Penutupan polutan dari sumber-sumber
Berkenaan
dengan tanaman Chisso Minamata Co, Ltd, melalui penyelesaian sistem sirkulasi
yang sempurna pada tahun 1966, air limbah yang mengandung senyawa methylmercury
tidak pernah diberhentikan di luar pabrik pada prinsipnya, dan sumber polutan
itu dihilangkan melalui penghentian produksi asetaldehida pada tahun 1968. In
the Agano River basin the process of producing acetaldehyde had already closed
before Minamata Disease was discovered. Di basin Sungai Agano proses produksi
asetaldehida sudah ditutup sebelum penyakit Minamata ditemukan.
b.
Pengendalian limbah
Pada tahun
1969, drainase dari limbah pabrik yang mengandung methylmercury ke Teluk
Minamata regutated. Pada tahun 1970, Undang-Undang Pengendalian Pencemaran Air
diberlakukan, yang dipaksakan kontrol pembuangan limbah air di semua daerah di
Jepang, dalam hubungannya dengan zat-zat beracun, misalnya, merkuri dan
cadmium.
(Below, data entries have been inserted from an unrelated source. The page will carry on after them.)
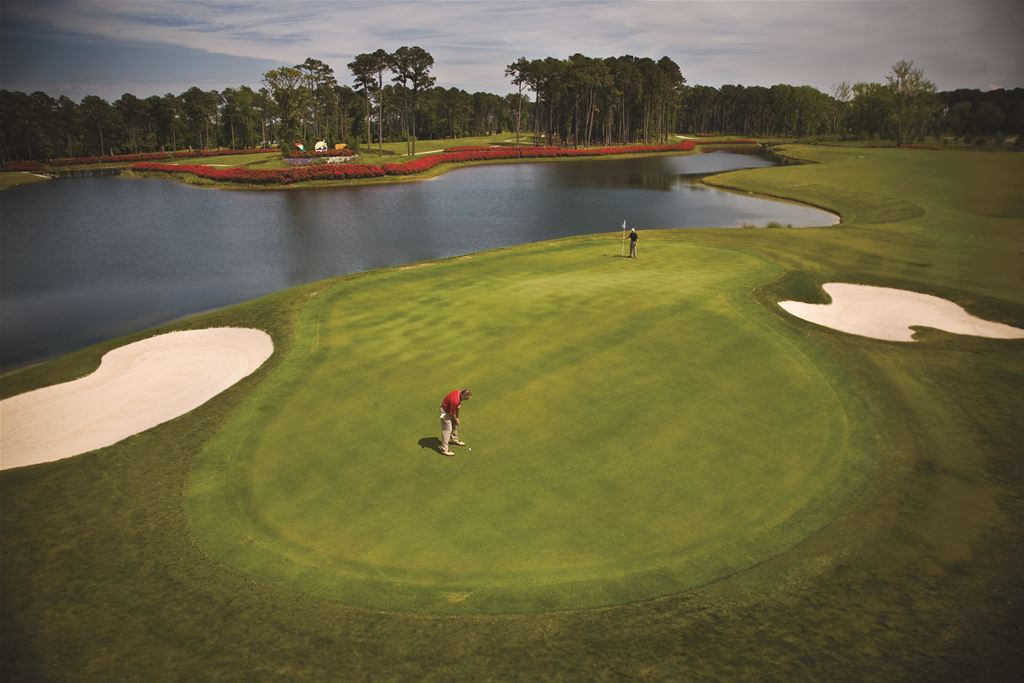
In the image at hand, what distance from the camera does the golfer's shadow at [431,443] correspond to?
14.4 meters

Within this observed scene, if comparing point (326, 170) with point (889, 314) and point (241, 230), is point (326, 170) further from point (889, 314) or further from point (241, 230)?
point (889, 314)

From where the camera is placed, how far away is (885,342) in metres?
22.3

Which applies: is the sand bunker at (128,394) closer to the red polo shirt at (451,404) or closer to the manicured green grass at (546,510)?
the manicured green grass at (546,510)

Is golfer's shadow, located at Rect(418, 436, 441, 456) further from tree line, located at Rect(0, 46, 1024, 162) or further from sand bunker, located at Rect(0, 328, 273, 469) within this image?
tree line, located at Rect(0, 46, 1024, 162)

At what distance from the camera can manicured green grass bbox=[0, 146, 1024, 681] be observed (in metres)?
9.19

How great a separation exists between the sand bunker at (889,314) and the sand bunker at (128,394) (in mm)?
23860

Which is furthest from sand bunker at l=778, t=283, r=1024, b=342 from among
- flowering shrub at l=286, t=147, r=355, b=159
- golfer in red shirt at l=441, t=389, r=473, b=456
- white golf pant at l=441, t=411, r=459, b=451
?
flowering shrub at l=286, t=147, r=355, b=159

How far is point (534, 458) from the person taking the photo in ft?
45.8

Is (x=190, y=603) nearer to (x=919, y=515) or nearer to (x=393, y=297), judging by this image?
(x=919, y=515)

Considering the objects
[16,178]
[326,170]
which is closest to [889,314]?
[326,170]

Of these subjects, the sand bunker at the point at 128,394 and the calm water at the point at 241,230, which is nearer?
the sand bunker at the point at 128,394

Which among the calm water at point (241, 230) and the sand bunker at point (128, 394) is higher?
the calm water at point (241, 230)

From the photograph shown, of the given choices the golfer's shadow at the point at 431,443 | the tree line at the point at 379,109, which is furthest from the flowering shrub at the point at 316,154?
the golfer's shadow at the point at 431,443

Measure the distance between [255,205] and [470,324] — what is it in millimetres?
59861
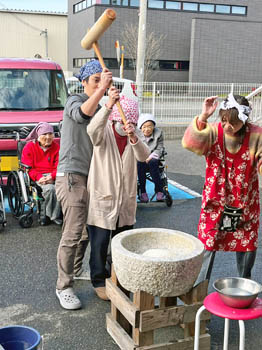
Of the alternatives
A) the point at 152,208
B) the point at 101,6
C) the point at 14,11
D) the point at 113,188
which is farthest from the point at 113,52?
the point at 113,188

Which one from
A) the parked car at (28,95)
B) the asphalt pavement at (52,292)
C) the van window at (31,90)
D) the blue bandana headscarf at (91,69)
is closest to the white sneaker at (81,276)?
the asphalt pavement at (52,292)

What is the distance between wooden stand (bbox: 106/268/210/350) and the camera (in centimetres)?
287

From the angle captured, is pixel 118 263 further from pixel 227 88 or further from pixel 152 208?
pixel 227 88

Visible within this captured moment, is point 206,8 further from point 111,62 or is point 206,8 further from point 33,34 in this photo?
point 33,34

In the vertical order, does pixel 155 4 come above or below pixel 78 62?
above

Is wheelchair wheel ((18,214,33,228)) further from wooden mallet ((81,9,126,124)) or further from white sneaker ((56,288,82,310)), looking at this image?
wooden mallet ((81,9,126,124))

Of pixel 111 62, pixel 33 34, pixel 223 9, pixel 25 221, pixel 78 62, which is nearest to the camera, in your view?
pixel 25 221

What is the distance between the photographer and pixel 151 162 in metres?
7.14

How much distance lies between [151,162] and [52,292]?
344 centimetres

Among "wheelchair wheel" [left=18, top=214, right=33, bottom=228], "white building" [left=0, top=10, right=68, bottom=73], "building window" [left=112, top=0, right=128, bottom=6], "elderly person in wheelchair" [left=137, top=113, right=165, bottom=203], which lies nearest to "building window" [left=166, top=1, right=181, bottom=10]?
"building window" [left=112, top=0, right=128, bottom=6]

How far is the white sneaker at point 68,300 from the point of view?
3.76m

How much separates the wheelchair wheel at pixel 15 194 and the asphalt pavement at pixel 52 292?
14 centimetres

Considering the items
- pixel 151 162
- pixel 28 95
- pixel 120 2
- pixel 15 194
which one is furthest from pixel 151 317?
pixel 120 2

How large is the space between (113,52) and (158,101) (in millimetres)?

Selanjutnya, konversi metode produksi soda menyarankan agar tanaman
yang mungkin pembuangan merkuri selain Showa Denko Chisso dan tanaman.
c.
Pemulihan lingkungan
Karena cukup
methylmercury tetap konsentrasi di bawah endapan dari air yang terkait dengan
daerah-daerah bahkan setelah pelepasan dari senyawa methylmercury dihentikan,
dalam rangka untuk menghilangkan endapan dasar ini, 1974-1990, Prefektur
Kumamoto dilakukan untuk menangani proyek dengan sekitar 1.500.000 kubik meter
dari bawah sedimen dari Teluk Minamata yang mengandung merkuri lebih dari
standar penghapusan (25ppm dari total merkuri) dengan cara pengerukan dan TPA,
dan untuk membuat 58ha. TPA, dengan total biaya 48 miliar yen (dari jumlah
total, perusahaan yang bertanggung jawab menanggung 30.5 miliar yen). Pada
tahun 1976, Prefektur Niigata dilakukan pengerukan dasar sungai sedimen yang
mengandung merkuri lebih dari standar penghapusan drainase di sekitar outlet
dari Showa Denko tanaman oleh beban perusahaan yang bertanggung jawab.